*** Opening of Excerpted text ***

# Gun Disarming



## jayyo (Jan 29, 2004)

Well i guess this is the best place to ask this question!

Out of the groups or people out there teaching gun disarms, who would you  recommended?   

Thanks
Jayyo


----------



## theletch1 (Jan 29, 2004)

Robert B. MacEwen in New York.  Teaches Nihon Goshin Aikido and instructs the FBI in gun defense and disarms.  I've done a seminar with him and he is very good at what he does.  His hand speed is amazing.


----------



## Black Bear (Jan 29, 2004)

On the whole, TRS publishes trash, but they have a good gun strip series. The only goofy thing about them is that they hold their hands way out HERE *mimes it* instead of as close to the gun as possible while maintaining a nonviolent, feigning-fear posture. 

Tony Blauer is always good for street but only teaches gun defense to LEO. 

Kelly McCann (aka Jim Grover) has some good stuff too.


----------



## jayyo (Jan 29, 2004)

What about Krav maga, haganah, systema, etc...?


----------



## Black Bear (Jan 29, 2004)

Krav maga differs widely in quality from one place to another. I'm thinking that if you're in the US it might not be the greatest. Some people were complaining that in their "line of fire" video series the disarms brought the user through the line of fire. I didn't remember any such thing, but it was a very long time since I saw them. 

I don't know Haganah. 

Systema refers to a variety of Russian MA. Probably you're thinking of Systema Ryabko as taught by Vlad Vasiliev and his students. I trained with Vlad briefly. Great man. It's wonderful, funky fun stuff, and Vlad can do it, but I don't fully trust it. It's also harder to acquire for most martial artists than other gun defense tactics. Very subtle. 

I would certainly not train Systema from a video. It has a very unique "felt sense" that must be acquired firsthand. If you have a school in your area, lucky you. I'd at least check it out.


----------



## kenpo12 (Jan 29, 2004)

I like most of what LEO teach.  They're all pretty simple and effective.  They vary a littlef rom department to department but most are very similar.


----------



## Black Bear (Jan 29, 2004)

Yeah but they don't usually teach to civilians. Not around here anyway. 

Gun is not my thing, because they're not plentiful here so I haven't delved as deeply into it as perhaps I should now. But in general respects, LEO DT training is surprisingly varied. Anything from really classical karate/jujitsu, to PPCT, to Blauer Tactical, to ISR Matrix. 

I'm only knowledgeable about the tactics used in my jurisdiction, but cops from here and there in the US tell me that the quality of their training isn't that great.


----------



## psi_radar (Jan 30, 2004)

Systema's weapons disarms/defenses are light years ahead of the other systems I've seen. I've trained minutely in Systema, less than 10 hours, but I'd be tempted to use its gun and knife defenses over Kenpo's, in which I've devoted hundreds of hours. Considering it now, I think I'd only attempt two of Kenpo's gun techniques, Broken Rod and Twisted Rod.

Black Bear's right, you can't really absorb Systema from video, you really need to learn first hand from a certified instructor or it'll be really hard to "get." Great stuff.

*** Close of Excerpted text ***

Instructions to follow. Extend the forum thread on gun disarming above, continuing right after its final sentence.

*** Opening of Supplied data ***

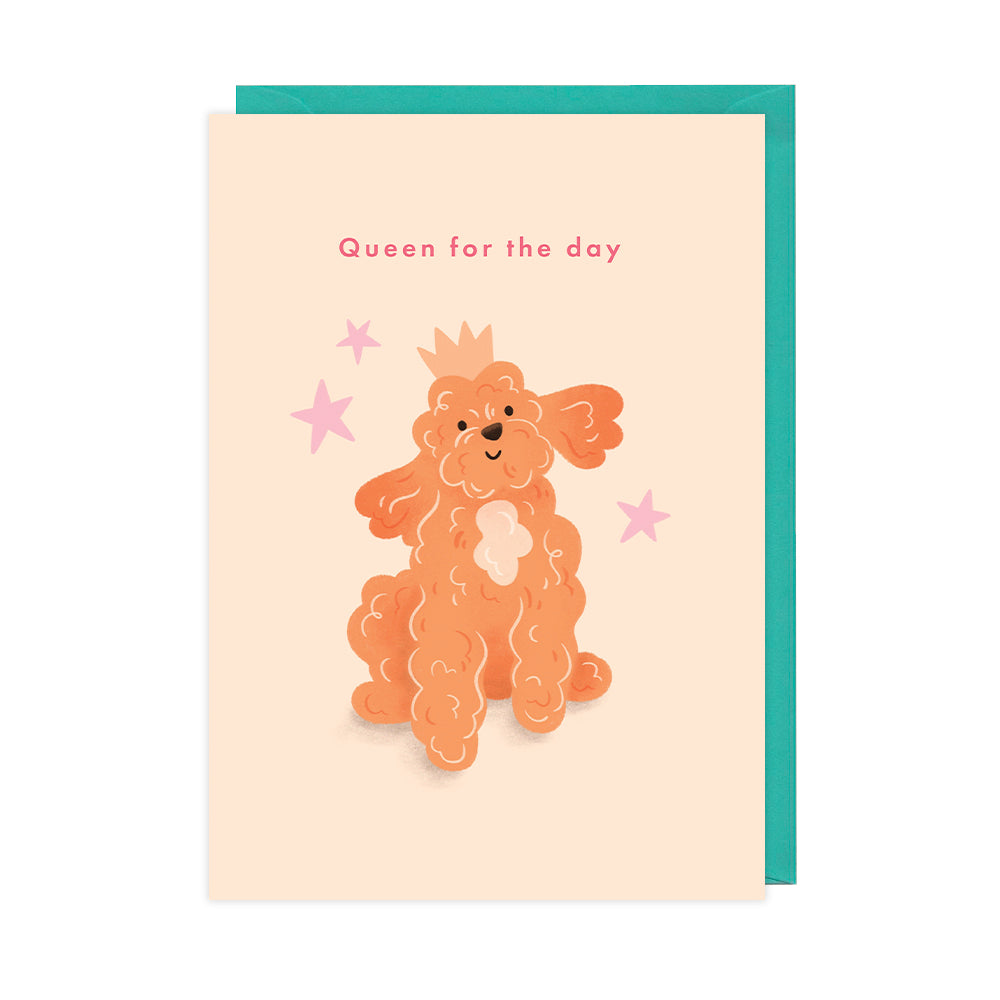 Queen, Dog Birthday Cards - HOP017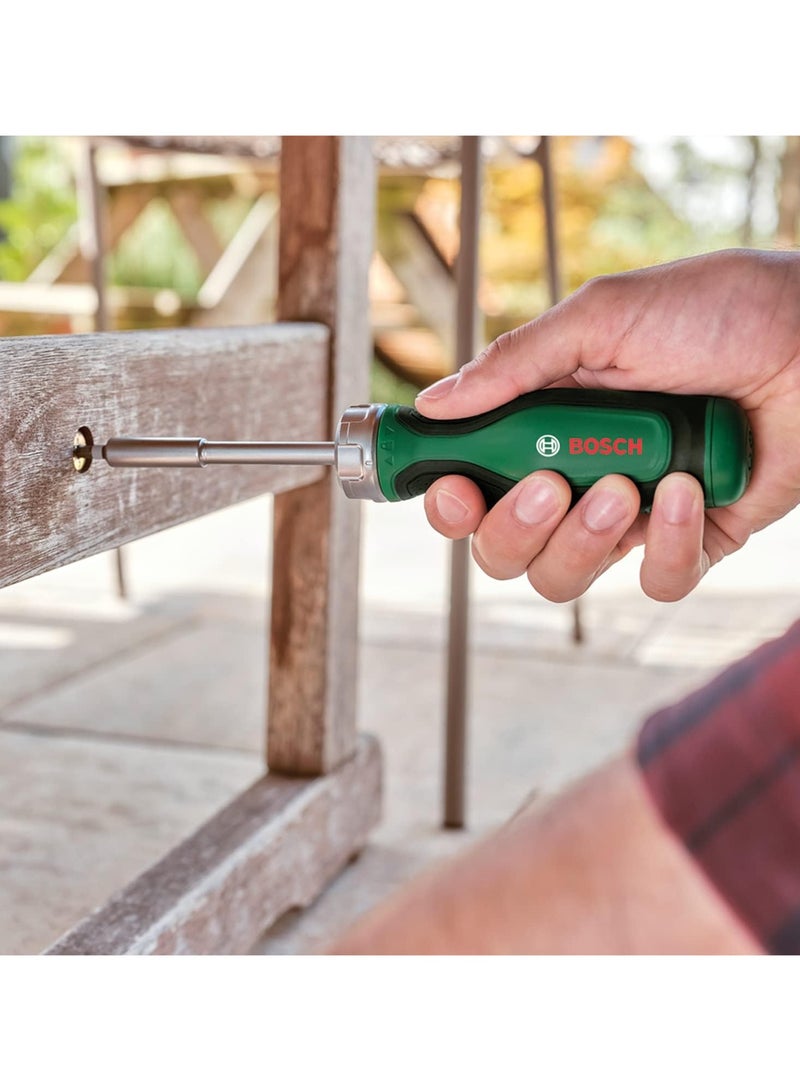 Bosch Home and Garden Ratcheting Screwdriver 12 Bit - Image 5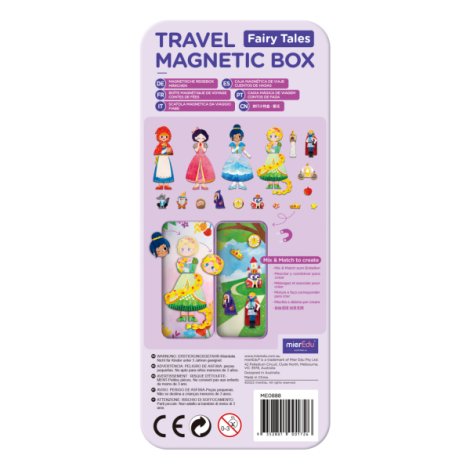 Puzzle Magnetic Povesti Mieredu - Creativitate în Cutie - imagine 2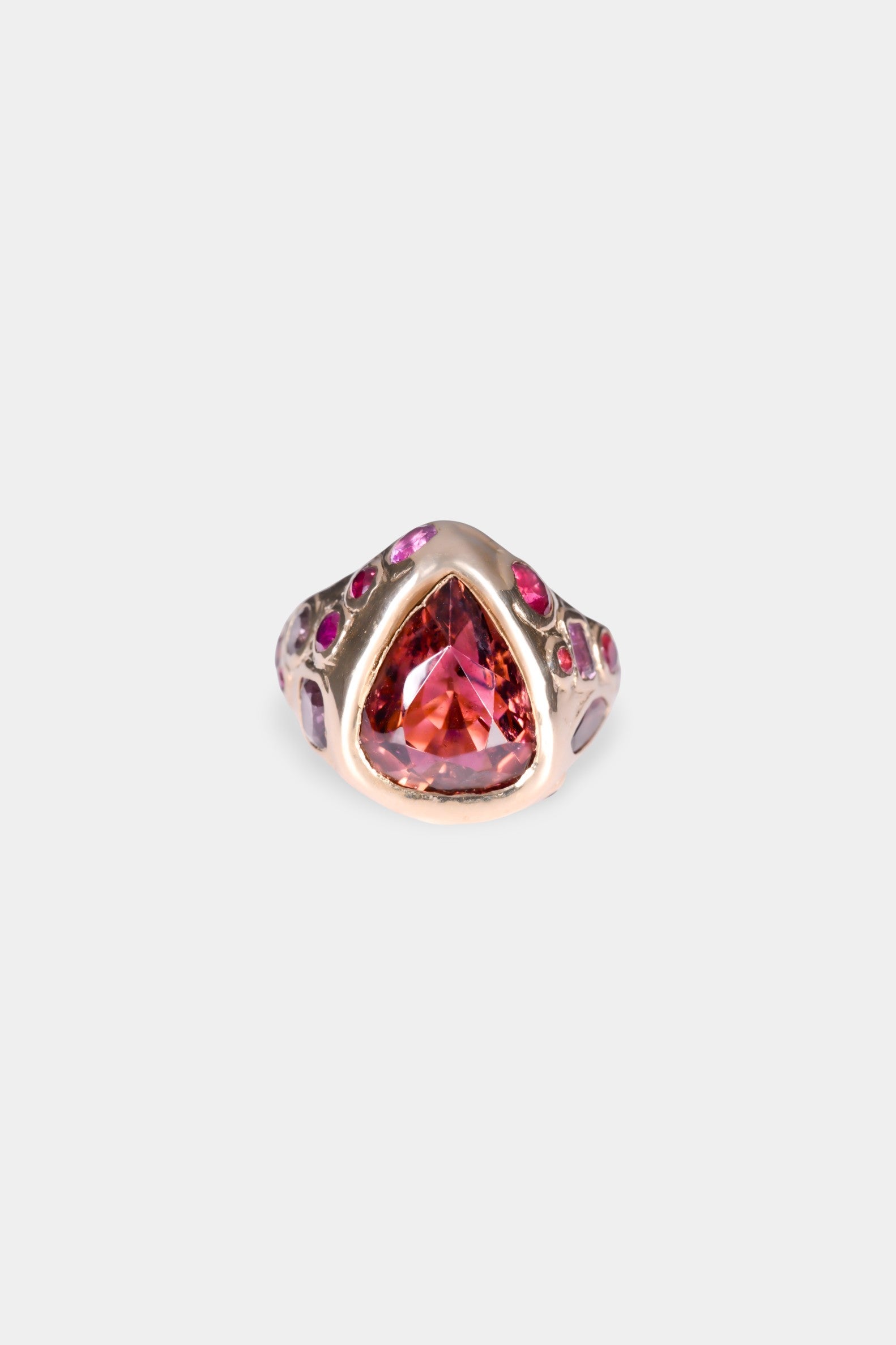 Pear Around Ring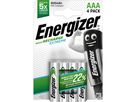 Energizer Akku Recharge Extreme E300624400 AAA/HR3 4 St./Pack.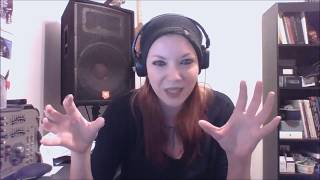 Voice Acting - Female Zombie By Corinne Cardinal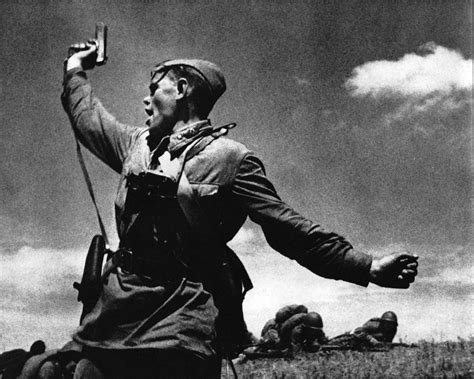 One Of The Most Iconic Photos Of The Great Patriotic War Political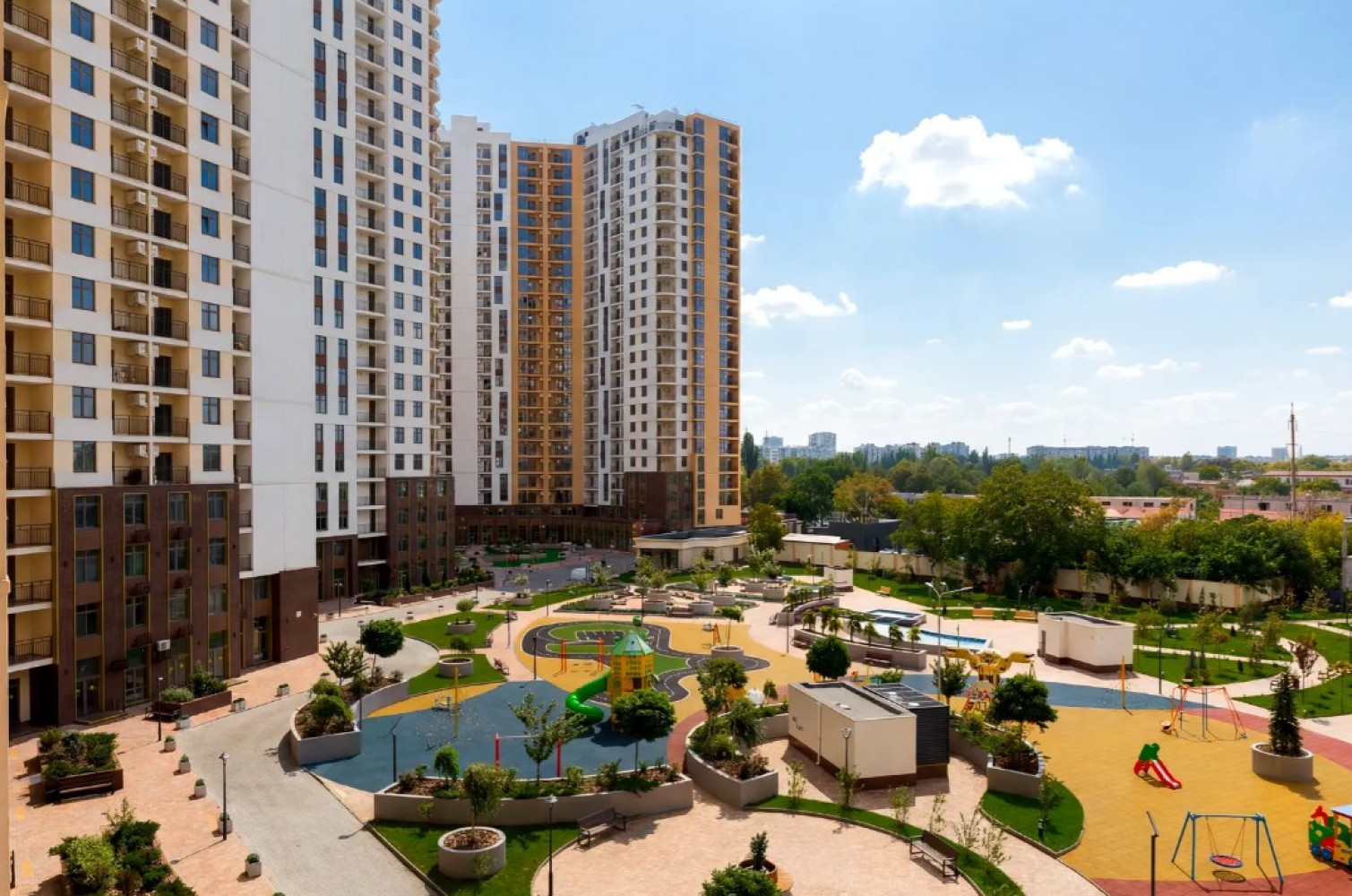 Квартира 2 комнаты 65 м² Одесса, Украина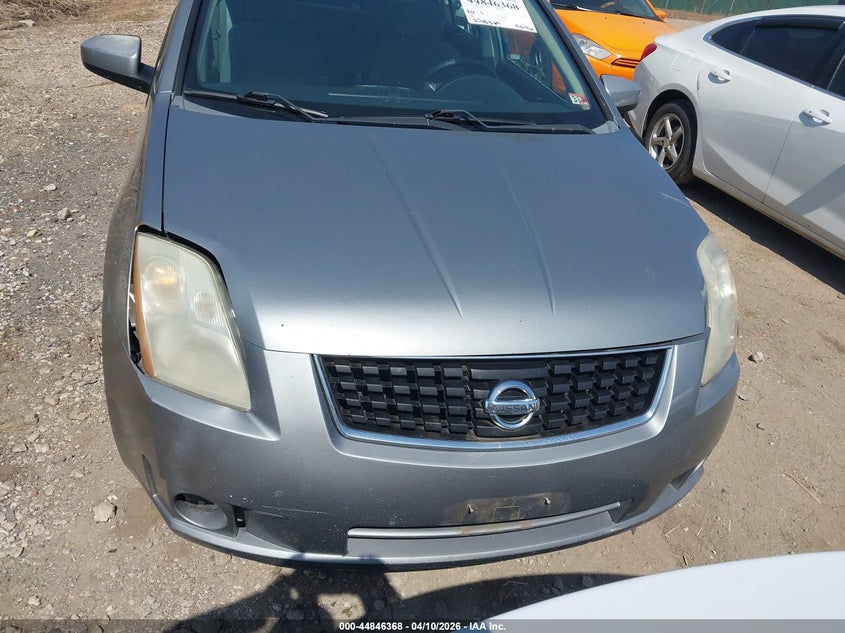 2008 Nissan Sentra 2.0S VIN: 3N1AB61E58L641769 Lot: 44846368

*** Close of Supplied data ***

Response to the exercise.
----------



## Black Bear (Feb 1, 2004)

Yeah, when you watch Systema on video it looks fake. When you work it firsthand, you realize it is really effective, but I still am not their number one fan. Maybe if I'd trained in it more extensively I'd be a believer, I'm just telling you what I think.


----------



## tmanifold (Feb 2, 2004)

The Modern Defendo guys have some good stuff. 

Tony


----------



## JAMJTX (Feb 1, 2005)

I learned some nice techniques from Darrell Craig.  Also, in Chicago there is a Kyokushin teacher, Greg Johnson, I picked up a few things from him.
I suspect the Nihon Goshin Aikido techniques are also pretty good.
I have to say, the Krav Maga techniques I have seen will get you shot for sure.


----------



## Gray Phoenix (Feb 1, 2005)

I'm going to have to vote for my own Professor in this case. Mushin Ryu Jujitsu has several Southern California law enforcment agencies represented in it's ranks. We are very physics oriented with tried and true methods that have worked on the streets.


----------



## Cruentus (Feb 1, 2005)

Here is an interesting question for everyone:

How many documented cases are there of a gun disarm actually working?

Paul


----------



## dearnis.com (Feb 1, 2005)

lots.....um...every Steven Segal movie!!!

Seriously, I would love to see some numbers as well.

On that note, there are some decent strips, etc. floating around out there, but I would NOT trust anything taught be someone who is not also a shooter with a decent understanding of how guns work, how they are employed, and a decent understanding of weapon retention.  But that's just me.


----------



## still learning (Feb 1, 2005)

Hello, Good question about " How many disarming are they and have they work?" Alot of martial art schools teach for disarming of weapons, including guns. In the real world, the attack by a gun will never be the same as we practice it, the surprise of it,plus the adrenline factor. We must trust our instincts to react or not to react and give them what they want. 

 Three choices if you decide to react, to disarm to save your life and others, be shot and get wounded,or DIE from gun shot trying to disarm.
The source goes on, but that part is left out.